Billy Eichner’s Rom-Com ‘Bros’ Is The Latest Target Of Review Bombing Trolls
IMDb scrubbed user ratings from Billy Eichner’s romantic comedy Bros after the movie’s page was apparently targeted by a review-bombing campaign.
The film’s IMDb score plummeted to a low of 5.5/10 before it was removed, swayed by more than 300 one-star reviews out of nearly 700 total. It’s odd for a movie to be savaged like that, considering the film hasn’t even been released in theaters yet (Sept. 30 for U.S. audiences and Oct. 28 in the UK). So far, the film has only been screened at the Toronto International Film Festival, where it was warmly received by critics; it enjoys a comfortable 95% on Rotten Tomatoes.
It remains to be seen how audiences react when they can actually see the film for themselves; the rush of one-star reviews appears to be the work of a small army of homophobes with far too much time on their hands.

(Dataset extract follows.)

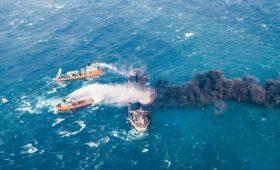 Под санкции США попали затонувший иранский танкер и закрывшийся банк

Review bombing has become a common tactic among hateful trolls and toxic fandoms, who seem to view the act of consuming media as a form of activism.
Amazon’s Rings of Power, HBO’s House of the Dragon, and Disney’s Obi-Wan Kenobi and The Little Mermaid have all been used as high-profile battlegrounds for culture warriors who argue against diversity and representation in media.
These debates quickly become as ridiculous as they are hateful, with furious fans reduced to making unhinged arguments, such as claiming that dwarves and mermaids shouldn’t be able to develop melanin – because of too little exposure to sunlight – (yes, this is a real talking point that has been repeated by adults talking about fantasy fiction).
There’s a thriving “anti-woke” industry, particularly on YouTube, in which content creators leverage these reactionary grievances to boost their engagement by emphasizing controversy, framing their audience of bitter so-called “fans” as victims of a grand battle of ideology, fought on film and television.
Ironically, these culture warriors often accuse corporations like Disney and Amazon of “baiting” their fandoms into anger through diverse casting and the occasional LGBT storyline, in an insidious bid to … boost engagement with engineered controversy.
The review-bombing of Bros, a romantic comedy that just happens to include two gay men, highlights a sad reality; bigoted backlash to stories that are perceived to deviate from the white, heterosexual norm still seem inevitable.
If viewers don’t want to watch Bros, they don’t have to; turning off the TV isn’t a form of activism either — but it’s better than cynically review-bombing a movie you never even intended to see.